The project, for which Rieck was awarded an ERC Consolidator Grant, is based on a new paradigm for combining learning algorithms with security systems. In this paradigm, the learning process takes place in a feedback loop with technologies from offensive security, such as tools which search for weak spots and penetration testing. The learning algorithm operates through an exchange with the technologies and can thus both make suggestions as well as receive feedback.
As the counterpart to these new attacks, corresponding defense mechanisms will also be designed and developed. The findings will be used to develop new tools for protecting IT systems, allowing unknown vulnerabilities and security problems to be automatically identified and thus counteract learning attacks. Despite is offensive character, MALFOY can contribute to strengthening the security of IT systems and defending against future threats posed by AI.
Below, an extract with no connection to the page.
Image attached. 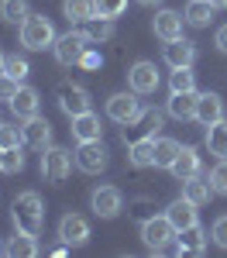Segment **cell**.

Prof. Dr. Konrad Rieck previously worked at the Institute of System Security at TU Braunschweig. On 1 January 2023, he is taking up a position at TU Berlin, where he will serve as head of the Chair of Machine Learning and Security within the Berlin Institute for the Foundation of Learning and Data (BIFOLD) and continue his MALFOY project. “I have chosen to conduct my research at TU Berlin because BIFOLD offers a unique research environment that is gradually combining all key areas of AI,” says Rieck.